Why does this computer makes a soiboi expression face lmao?

soiboyism is a parasitical disease

Hashes are usually obtained through database leaks, and crackers are free to do whatever they want with them until they manage to compute the password to use in the actual service.

No, you're the brainlet. FYI, the greatest amount of completely entangled qubits we've reached so far is 20.

Quantum computers encode the states 1 and 0 into some quantum phenomenon, such as the spin of an electron or polarization of photons. While in a quantum state qubit can exist in superposition as a probability distribution of whether or not it will be 1 or 0 once you measure it. Quantum entanglement allows qubits to affect the results of other qubits, this allows you to expoentially increase the number of possible superpositions.
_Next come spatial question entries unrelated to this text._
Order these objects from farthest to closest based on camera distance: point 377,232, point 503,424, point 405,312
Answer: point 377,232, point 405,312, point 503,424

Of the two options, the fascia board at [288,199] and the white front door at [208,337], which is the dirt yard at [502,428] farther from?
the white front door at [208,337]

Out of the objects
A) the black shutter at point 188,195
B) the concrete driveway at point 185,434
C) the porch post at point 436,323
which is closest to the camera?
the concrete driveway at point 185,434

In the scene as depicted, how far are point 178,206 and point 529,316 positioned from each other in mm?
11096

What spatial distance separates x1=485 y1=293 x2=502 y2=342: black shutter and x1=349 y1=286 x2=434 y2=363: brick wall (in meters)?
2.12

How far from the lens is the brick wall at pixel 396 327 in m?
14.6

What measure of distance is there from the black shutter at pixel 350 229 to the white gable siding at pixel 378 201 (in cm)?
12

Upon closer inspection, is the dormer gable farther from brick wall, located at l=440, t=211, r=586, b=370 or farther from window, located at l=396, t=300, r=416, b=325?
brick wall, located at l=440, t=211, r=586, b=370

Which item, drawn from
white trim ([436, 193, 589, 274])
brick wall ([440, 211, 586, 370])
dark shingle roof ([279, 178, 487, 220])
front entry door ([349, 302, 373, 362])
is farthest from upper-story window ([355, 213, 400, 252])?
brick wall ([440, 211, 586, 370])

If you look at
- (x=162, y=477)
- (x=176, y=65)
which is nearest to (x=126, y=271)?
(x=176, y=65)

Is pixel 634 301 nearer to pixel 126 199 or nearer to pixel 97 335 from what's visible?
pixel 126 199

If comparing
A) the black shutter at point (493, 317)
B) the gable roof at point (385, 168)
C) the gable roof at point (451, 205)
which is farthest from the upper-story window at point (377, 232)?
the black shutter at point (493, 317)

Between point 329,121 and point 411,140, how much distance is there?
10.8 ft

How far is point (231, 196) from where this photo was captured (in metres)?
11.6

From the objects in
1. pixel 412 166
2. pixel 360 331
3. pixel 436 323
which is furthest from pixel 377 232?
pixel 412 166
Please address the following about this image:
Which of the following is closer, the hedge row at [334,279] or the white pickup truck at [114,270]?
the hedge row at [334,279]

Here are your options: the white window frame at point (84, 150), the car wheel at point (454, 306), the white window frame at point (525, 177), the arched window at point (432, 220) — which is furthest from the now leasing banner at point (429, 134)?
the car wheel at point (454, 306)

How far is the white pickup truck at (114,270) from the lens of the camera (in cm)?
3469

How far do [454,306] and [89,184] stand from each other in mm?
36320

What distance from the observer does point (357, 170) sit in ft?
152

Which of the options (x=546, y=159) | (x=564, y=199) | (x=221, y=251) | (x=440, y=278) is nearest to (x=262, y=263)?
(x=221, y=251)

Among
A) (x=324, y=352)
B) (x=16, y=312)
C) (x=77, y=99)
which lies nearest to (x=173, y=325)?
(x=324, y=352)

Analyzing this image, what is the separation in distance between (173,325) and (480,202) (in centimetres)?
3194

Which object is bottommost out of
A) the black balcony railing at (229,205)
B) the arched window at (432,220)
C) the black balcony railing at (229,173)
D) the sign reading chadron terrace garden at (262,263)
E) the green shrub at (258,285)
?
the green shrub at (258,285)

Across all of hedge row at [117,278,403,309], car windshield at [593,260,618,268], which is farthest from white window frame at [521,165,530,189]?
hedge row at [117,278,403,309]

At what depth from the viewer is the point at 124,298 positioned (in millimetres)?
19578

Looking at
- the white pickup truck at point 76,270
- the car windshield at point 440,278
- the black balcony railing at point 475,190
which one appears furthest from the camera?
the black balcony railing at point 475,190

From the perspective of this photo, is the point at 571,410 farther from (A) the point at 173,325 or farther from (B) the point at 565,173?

The difference between classical bits and qubits is that with 2 classical bits you can have possible states 00, 01, 10, 11 but can only be in one of those given states at any given time. Qubits that are entangled can be in any of those states but through superposition they can exist as some probability to measuring every single one of those states. Quantum parallelism applies because performing an operation on a system operates on every single possible superposition at the same time. The goal in quantum algorithms is generally to make the probability of one solution dominate the others so you can run every operation in parallel and the result will be the correct answer with high probability.

Quantum computers are still years off because they're really difficult to work with. They need to be under radiation shielding, magnetic shielding, and kept at about 0.015 Kelvin to maintain quantum state. Also quantum computing is challenging because all of the operations need to be reversible (Because if you can't reverse physics nothing makes sense. Imagine throwing a ball somewhere and not being able to throw it back). So normal boolean gates don't work because .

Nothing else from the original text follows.